**EXERCISE TASK**
Extract the line that contains "Which is nearer" and every line after it to the end of the records below, exactly as written and nothing else.

**INPUT DATA**

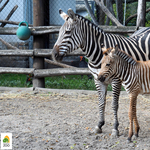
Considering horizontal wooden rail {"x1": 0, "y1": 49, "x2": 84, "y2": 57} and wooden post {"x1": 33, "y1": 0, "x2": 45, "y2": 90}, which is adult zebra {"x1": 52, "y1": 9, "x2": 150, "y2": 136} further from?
wooden post {"x1": 33, "y1": 0, "x2": 45, "y2": 90}

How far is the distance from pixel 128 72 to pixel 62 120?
5.85 feet

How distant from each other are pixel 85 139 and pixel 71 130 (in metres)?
0.43

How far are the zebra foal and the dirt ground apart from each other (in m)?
0.54

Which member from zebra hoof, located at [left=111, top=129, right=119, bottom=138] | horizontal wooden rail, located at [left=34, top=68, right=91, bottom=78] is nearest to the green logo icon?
zebra hoof, located at [left=111, top=129, right=119, bottom=138]

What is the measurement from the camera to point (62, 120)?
4512mm

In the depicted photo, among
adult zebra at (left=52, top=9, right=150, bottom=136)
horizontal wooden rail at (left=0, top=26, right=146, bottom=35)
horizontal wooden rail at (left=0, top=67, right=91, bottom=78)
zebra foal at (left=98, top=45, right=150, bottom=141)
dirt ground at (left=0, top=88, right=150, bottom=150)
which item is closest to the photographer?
zebra foal at (left=98, top=45, right=150, bottom=141)

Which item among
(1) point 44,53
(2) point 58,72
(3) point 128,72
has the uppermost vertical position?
(1) point 44,53

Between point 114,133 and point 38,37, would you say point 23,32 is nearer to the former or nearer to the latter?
point 38,37

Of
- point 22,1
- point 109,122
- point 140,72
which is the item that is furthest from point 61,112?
point 22,1

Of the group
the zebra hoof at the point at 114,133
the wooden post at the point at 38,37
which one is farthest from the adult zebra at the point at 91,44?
the wooden post at the point at 38,37

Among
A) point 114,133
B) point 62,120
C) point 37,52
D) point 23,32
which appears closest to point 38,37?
point 37,52

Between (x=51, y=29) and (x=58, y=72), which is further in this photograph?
(x=58, y=72)

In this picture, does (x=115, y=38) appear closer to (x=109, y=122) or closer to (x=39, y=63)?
(x=109, y=122)

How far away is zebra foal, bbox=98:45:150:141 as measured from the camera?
3.18 meters
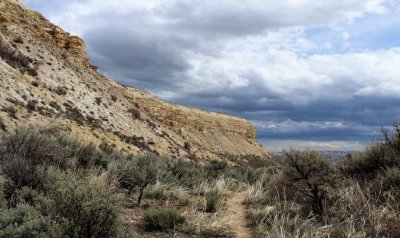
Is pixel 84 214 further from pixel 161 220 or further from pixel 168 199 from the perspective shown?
pixel 168 199

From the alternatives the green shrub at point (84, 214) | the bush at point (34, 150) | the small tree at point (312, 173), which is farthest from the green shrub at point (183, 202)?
the green shrub at point (84, 214)

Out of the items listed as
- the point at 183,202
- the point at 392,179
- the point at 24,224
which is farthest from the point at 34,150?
the point at 392,179

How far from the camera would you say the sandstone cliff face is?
27.4 metres

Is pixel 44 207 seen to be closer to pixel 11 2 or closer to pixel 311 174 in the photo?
pixel 311 174

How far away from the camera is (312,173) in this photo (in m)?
10.3

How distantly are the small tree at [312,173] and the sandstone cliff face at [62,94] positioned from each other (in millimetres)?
15161

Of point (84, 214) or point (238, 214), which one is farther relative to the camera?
point (238, 214)

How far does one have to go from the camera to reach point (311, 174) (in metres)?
10.3

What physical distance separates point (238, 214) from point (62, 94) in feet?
92.6

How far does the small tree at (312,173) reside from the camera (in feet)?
32.1

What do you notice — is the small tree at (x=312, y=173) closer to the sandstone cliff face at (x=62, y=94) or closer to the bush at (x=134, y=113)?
the sandstone cliff face at (x=62, y=94)

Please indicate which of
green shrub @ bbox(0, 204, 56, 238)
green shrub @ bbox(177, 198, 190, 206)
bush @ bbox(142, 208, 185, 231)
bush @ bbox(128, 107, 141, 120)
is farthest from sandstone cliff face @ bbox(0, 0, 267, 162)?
green shrub @ bbox(0, 204, 56, 238)

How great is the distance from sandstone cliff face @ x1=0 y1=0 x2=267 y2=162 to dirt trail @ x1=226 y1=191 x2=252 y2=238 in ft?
42.6

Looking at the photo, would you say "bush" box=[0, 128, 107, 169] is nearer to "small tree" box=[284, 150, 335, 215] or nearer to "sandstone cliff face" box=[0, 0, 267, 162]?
"small tree" box=[284, 150, 335, 215]
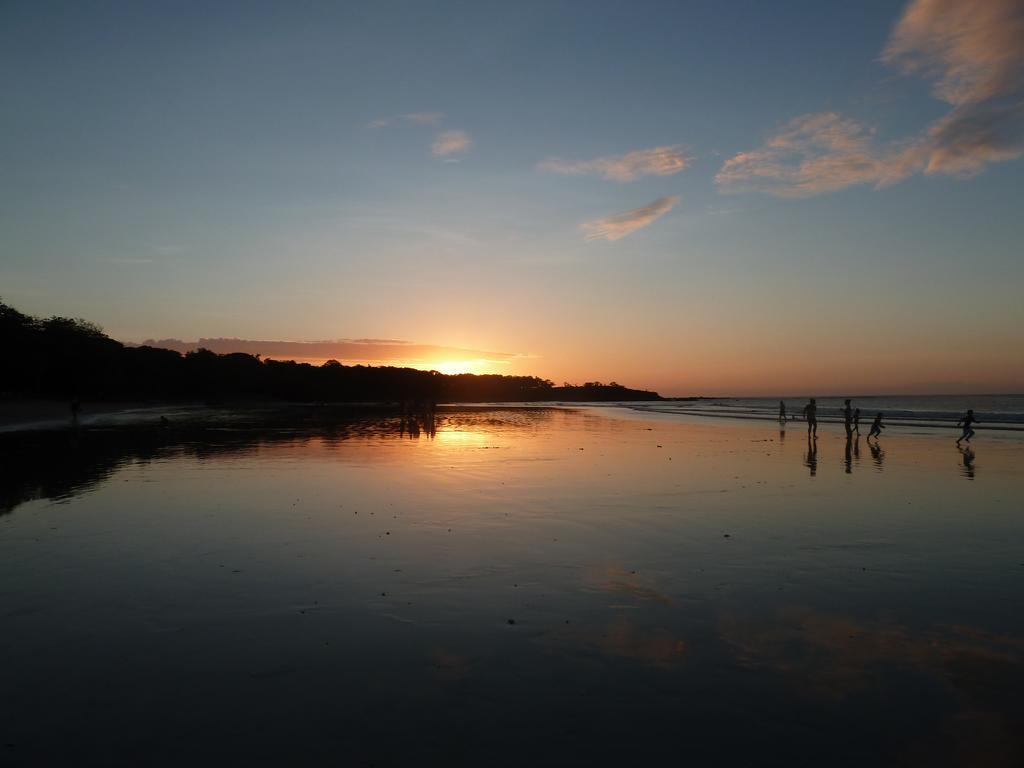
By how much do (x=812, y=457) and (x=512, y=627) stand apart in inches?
925

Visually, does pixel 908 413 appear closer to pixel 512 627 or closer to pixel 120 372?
pixel 512 627

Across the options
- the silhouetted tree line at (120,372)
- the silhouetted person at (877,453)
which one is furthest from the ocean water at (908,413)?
the silhouetted tree line at (120,372)

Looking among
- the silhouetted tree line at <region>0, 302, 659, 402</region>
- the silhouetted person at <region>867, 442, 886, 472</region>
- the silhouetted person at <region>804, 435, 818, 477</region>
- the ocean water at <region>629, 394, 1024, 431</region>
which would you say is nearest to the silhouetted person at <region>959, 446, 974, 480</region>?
the silhouetted person at <region>867, 442, 886, 472</region>

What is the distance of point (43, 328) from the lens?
11256 centimetres

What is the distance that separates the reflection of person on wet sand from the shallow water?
5.00 meters

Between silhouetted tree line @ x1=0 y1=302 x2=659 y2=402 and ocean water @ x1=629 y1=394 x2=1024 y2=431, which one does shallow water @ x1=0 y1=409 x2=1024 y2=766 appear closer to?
ocean water @ x1=629 y1=394 x2=1024 y2=431

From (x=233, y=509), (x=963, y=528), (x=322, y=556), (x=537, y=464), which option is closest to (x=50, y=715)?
(x=322, y=556)

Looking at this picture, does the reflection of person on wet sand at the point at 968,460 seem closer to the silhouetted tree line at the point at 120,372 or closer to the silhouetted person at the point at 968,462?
the silhouetted person at the point at 968,462

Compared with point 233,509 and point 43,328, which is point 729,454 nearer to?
point 233,509

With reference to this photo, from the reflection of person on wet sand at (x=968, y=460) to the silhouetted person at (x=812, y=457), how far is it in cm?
466

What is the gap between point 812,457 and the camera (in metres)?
27.8

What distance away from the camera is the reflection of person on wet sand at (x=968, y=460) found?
22.2 metres

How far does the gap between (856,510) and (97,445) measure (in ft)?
114

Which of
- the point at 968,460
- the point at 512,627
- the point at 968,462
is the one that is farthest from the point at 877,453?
the point at 512,627
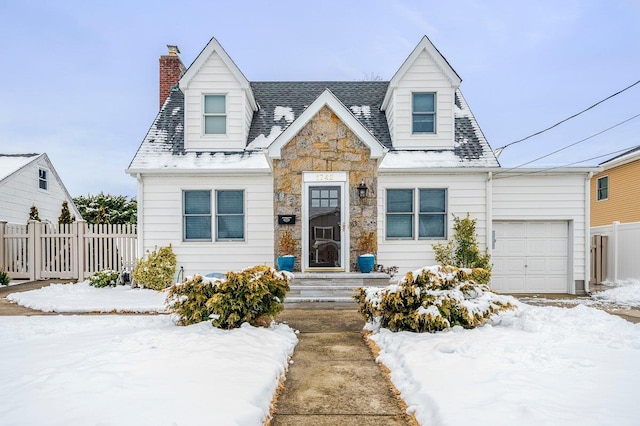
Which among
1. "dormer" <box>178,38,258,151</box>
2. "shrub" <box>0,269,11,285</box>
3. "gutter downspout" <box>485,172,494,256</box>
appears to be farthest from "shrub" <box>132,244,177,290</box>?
"gutter downspout" <box>485,172,494,256</box>

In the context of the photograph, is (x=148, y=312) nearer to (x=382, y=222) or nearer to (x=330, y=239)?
(x=330, y=239)

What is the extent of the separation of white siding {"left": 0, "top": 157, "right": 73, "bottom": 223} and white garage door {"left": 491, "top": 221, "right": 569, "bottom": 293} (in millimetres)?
18615

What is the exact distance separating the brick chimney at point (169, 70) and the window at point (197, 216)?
4567mm

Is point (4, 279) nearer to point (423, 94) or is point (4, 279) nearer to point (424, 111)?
point (424, 111)

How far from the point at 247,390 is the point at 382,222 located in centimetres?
769

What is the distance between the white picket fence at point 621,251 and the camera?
11836 mm

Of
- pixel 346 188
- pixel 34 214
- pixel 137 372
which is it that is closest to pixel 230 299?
pixel 137 372

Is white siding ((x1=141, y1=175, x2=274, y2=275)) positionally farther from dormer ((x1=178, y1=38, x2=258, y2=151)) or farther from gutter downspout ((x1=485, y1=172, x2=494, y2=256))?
gutter downspout ((x1=485, y1=172, x2=494, y2=256))

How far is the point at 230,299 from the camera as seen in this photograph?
5.66 m

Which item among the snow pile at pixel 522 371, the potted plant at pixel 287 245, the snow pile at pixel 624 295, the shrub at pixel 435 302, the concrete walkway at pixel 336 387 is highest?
the potted plant at pixel 287 245

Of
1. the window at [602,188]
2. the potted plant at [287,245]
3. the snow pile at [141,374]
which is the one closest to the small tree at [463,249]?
the potted plant at [287,245]

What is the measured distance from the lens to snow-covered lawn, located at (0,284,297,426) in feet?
9.74

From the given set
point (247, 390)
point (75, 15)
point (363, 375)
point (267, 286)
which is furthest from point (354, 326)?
point (75, 15)

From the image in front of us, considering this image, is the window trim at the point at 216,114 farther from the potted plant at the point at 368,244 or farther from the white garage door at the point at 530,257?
the white garage door at the point at 530,257
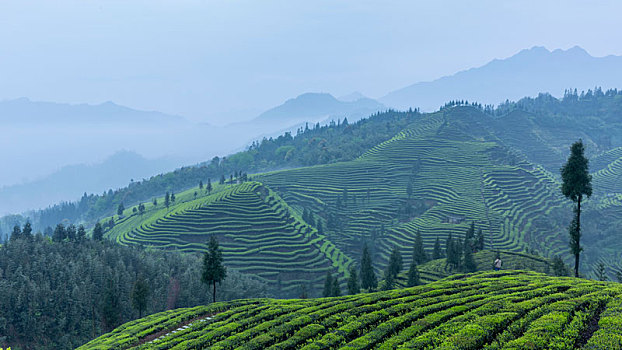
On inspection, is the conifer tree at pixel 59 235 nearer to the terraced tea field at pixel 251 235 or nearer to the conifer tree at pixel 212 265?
the terraced tea field at pixel 251 235

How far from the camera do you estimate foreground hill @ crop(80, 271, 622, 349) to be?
56.1 ft

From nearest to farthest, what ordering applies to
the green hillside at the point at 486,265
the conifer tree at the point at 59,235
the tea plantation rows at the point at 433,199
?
the green hillside at the point at 486,265 → the conifer tree at the point at 59,235 → the tea plantation rows at the point at 433,199

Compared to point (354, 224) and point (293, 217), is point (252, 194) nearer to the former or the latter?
point (293, 217)

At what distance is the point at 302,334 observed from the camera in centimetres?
2280

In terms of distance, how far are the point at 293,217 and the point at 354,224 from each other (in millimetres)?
26998

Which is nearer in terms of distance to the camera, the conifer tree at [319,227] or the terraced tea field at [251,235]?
the terraced tea field at [251,235]

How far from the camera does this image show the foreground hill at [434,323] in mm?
17094

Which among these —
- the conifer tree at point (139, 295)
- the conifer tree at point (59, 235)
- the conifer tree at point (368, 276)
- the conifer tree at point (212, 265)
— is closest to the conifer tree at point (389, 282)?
the conifer tree at point (368, 276)

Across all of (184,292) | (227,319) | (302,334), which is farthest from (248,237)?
(302,334)

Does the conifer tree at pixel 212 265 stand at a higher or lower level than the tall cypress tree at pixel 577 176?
lower

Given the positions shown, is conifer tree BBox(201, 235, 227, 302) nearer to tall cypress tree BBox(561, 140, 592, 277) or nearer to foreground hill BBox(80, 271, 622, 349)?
foreground hill BBox(80, 271, 622, 349)

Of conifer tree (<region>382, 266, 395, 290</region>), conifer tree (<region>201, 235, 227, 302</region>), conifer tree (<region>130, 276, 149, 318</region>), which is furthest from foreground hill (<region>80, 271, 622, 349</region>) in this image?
conifer tree (<region>382, 266, 395, 290</region>)

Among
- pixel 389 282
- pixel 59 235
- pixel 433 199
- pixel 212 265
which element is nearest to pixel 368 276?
pixel 389 282

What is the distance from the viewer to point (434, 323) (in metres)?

**THE SOLUTION**
Which is nearer in terms of distance to the camera, the conifer tree at [319,227] or the terraced tea field at [251,235]?
the terraced tea field at [251,235]

How far from the camera does this image show the foreground hill at [434,323] in mm?
17094

Which among these —
- the conifer tree at point (139, 295)
- the conifer tree at point (59, 235)
- the conifer tree at point (368, 276)
- the conifer tree at point (212, 265)
— is closest to the conifer tree at point (389, 282)?
the conifer tree at point (368, 276)

Across all of (184,292) | (227,319) | (302,334), which is farthest from (248,237)?
(302,334)

Does the conifer tree at pixel 212 265 stand at a higher or lower level than the tall cypress tree at pixel 577 176?
lower

Given the positions shown, is conifer tree BBox(201, 235, 227, 302) nearer to tall cypress tree BBox(561, 140, 592, 277) or nearer to foreground hill BBox(80, 271, 622, 349)?
foreground hill BBox(80, 271, 622, 349)

Of conifer tree (<region>382, 266, 395, 290</region>), conifer tree (<region>201, 235, 227, 302</region>), conifer tree (<region>130, 276, 149, 318</region>), which is furthest from foreground hill (<region>80, 271, 622, 349</region>) in this image?
conifer tree (<region>382, 266, 395, 290</region>)

Among
- pixel 389 282
- pixel 59 235
- pixel 433 199
- pixel 212 265
which element is nearest to pixel 368 276?
pixel 389 282

What is the distance from the viewer to point (434, 323) (in metres)?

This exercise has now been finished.